Le projet de Recyclage Carbone qui veut transformer des résidus non recyclables en biocarburants à Varennes avance bien, mais il pourrait bifurquer vers d’autres marchés, comme celui de l’hydrogène.

« On sera le plus gros producteur d’hydrogène vert au Canada et peut-être même en Amérique du Nord », a expliqué Stéphane Demers, directeur général de ce projet d’investissement de 1,3 milliard, lors d’une visite du chantier.

« On suit beaucoup le marché de l’hydrogène, qui originalement dans le projet n’était pas nécessairement une priorité, a-t-il précisé. Mais tout le marché de l’hydrogène évolue rapidement. On regarde TES [à Shawinigan] et Air Liquide. Il y a de l’effervescence dans le marché. »

Pour le moment, Recyclage Carbone croit que sa production d’hydrogène, soit 40 tonnes par jour, servira uniquement au processus de transformation des résidus en méthanol. Mais si la bioraffinerie doit être arrêtée et s’il y a de la molécule d’hydrogène disponible, il pourra être valorisé sur le marché, a fait savoir le directeur général de la future usine.

« C’est quelque chose qu’on va regarder aussi. Il y a un marché local qu’on est en train d’évaluer », a-t-il ajouté, en mentionnant les noms d’ArcelorMittal et d’Énergir comme clients potentiels.

PHOTO MARTIN CHAMBERLAND, LA PRESSE

Stéphane Demers, directeur général de Recyclage Carbone Varennes

Bien avant que l’électricité devienne une denrée rare au Québec, Recyclage Carbone a obtenu un approvisionnement de 90 mégawatts d’Hydro-Québec pour alimenter son électrolyseur et fabriquer de l’hydrogène pour transformer des déchets en biocarburants. La production d’hydrogène (40 tonnes par jour actuellement) pourrait encore être augmentée si l’entreprise obtenait un jour 20 mégawatts supplémentaires d’Hydro-Québec.

• **Données**:
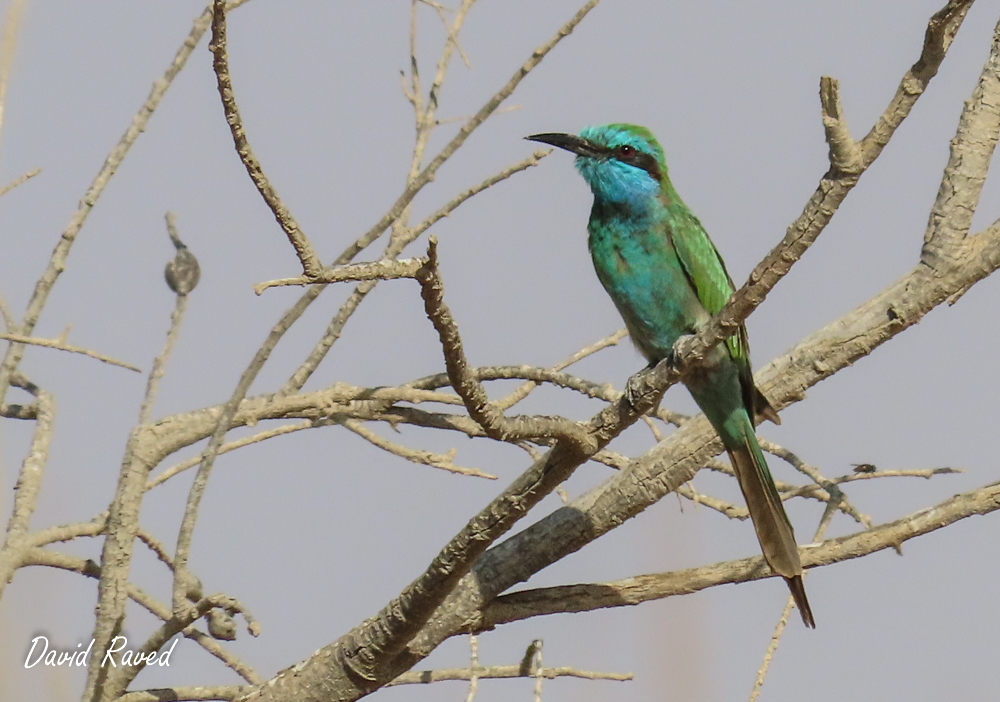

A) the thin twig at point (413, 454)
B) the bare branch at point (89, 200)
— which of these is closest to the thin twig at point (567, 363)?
the thin twig at point (413, 454)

• **Consigne**:
Répondez aux questions suivantes à partir du texte sur le projet de Recyclage Carbone à Varennes.
1. À combien s'élève l'investissement du projet ?
2. Quelles entreprises sont citées comme clients potentiels pour l'hydrogène ?
3. Quelle puissance Hydro-Québec fournit-elle pour alimenter l'électrolyseur ?

• **Corrigé**:
1. Il s'élève à 1,3 milliard.
2. Ce sont ArcelorMittal et Énergir.
3. Hydro-Québec fournit 90 mégawatts.